>>>
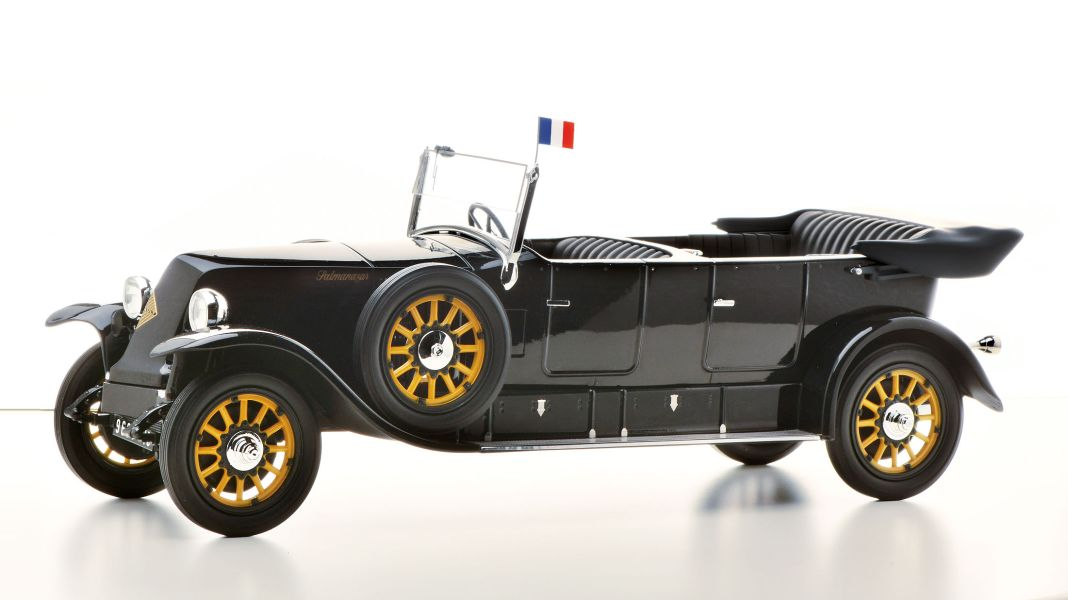 Präsidentiell: '24 Renault 40 CV von Pantheon in 1:18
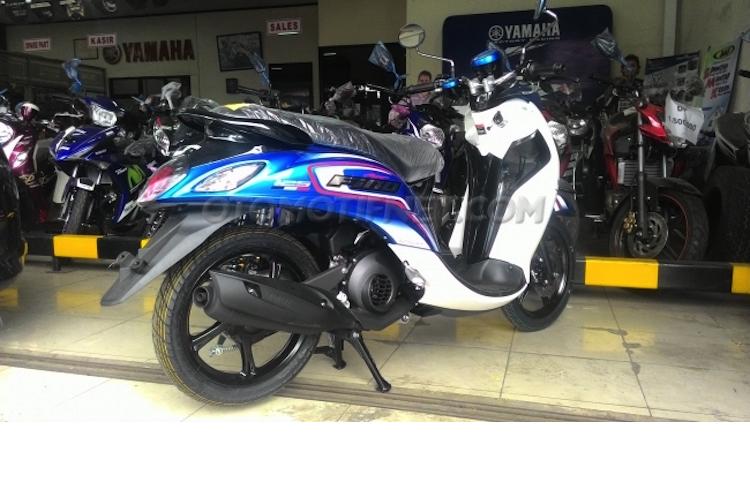 Yamaha ra mat xe tay ga Fino Blue Core gia 25 trieu-Hinh-2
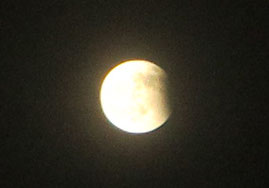 ⑪そろそろ今宵の月食ショーも終了間近。
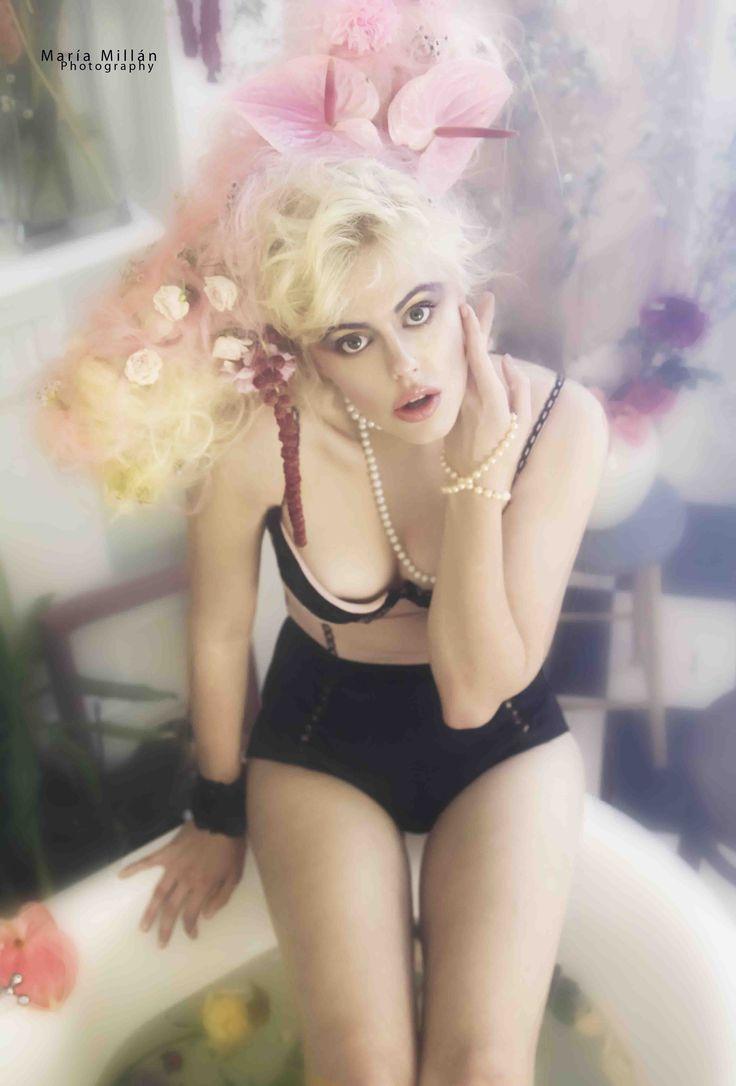 #Sexy #girl #underwear #bath #flowers #headpiece #bath #steamy #MariaMillan #Fashion #Photography. www.mariamillan.com
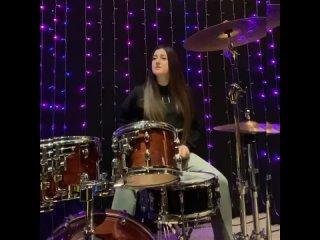 Аделина на барабанах 🔥 Артур Халатов «Моя родная ты мой дом».webm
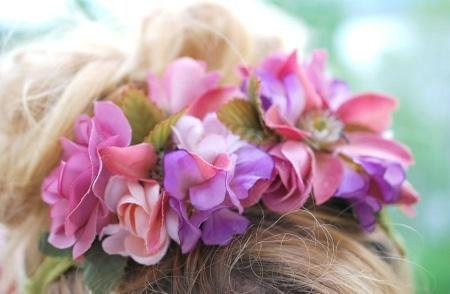 hårbånd med rosa blomster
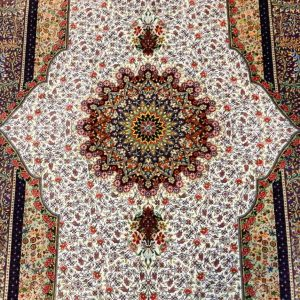 Silk Persian Rug 10525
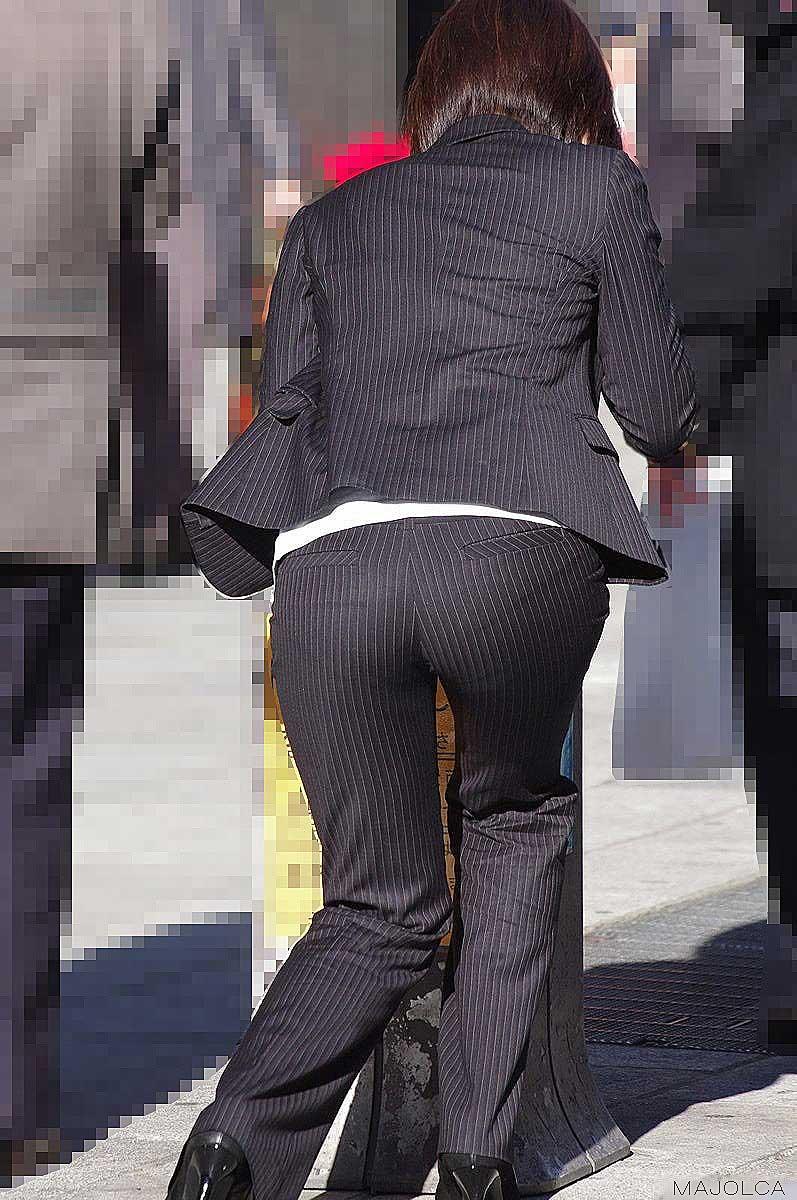 【パンツスーツエロ画像】タイトなパンツスーツの尻ほどエロいものは無い!街中で最もエロい恰好で歩いちゃってる働く女性達の尻画像厳選50枚でヌけ! 16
<<<
TASK STATEMENT:
Output each entry verbatim; none of the pictures should be included.

WRITTEN REPLY:
 Präsidentiell: '24 Renault 40 CV von Pantheon in 1:18
 Yamaha ra mat xe tay ga Fino Blue Core gia 25 trieu-Hinh-2
 ⑪そろそろ今宵の月食ショーも終了間近。
 #Sexy #girl #underwear #bath #flowers #headpiece #bath #steamy #MariaMillan #Fashion #Photography. www.mariamillan.com
 Аделина на барабанах 🔥 Артур Халатов «Моя родная ты мой дом».webm
 hårbånd med rosa blomster
 Silk Persian Rug 10525
 【パンツスーツエロ画像】タイトなパンツスーツの尻ほどエロいものは無い!街中で最もエロい恰好で歩いちゃってる働く女性達の尻画像厳選50枚でヌけ! 16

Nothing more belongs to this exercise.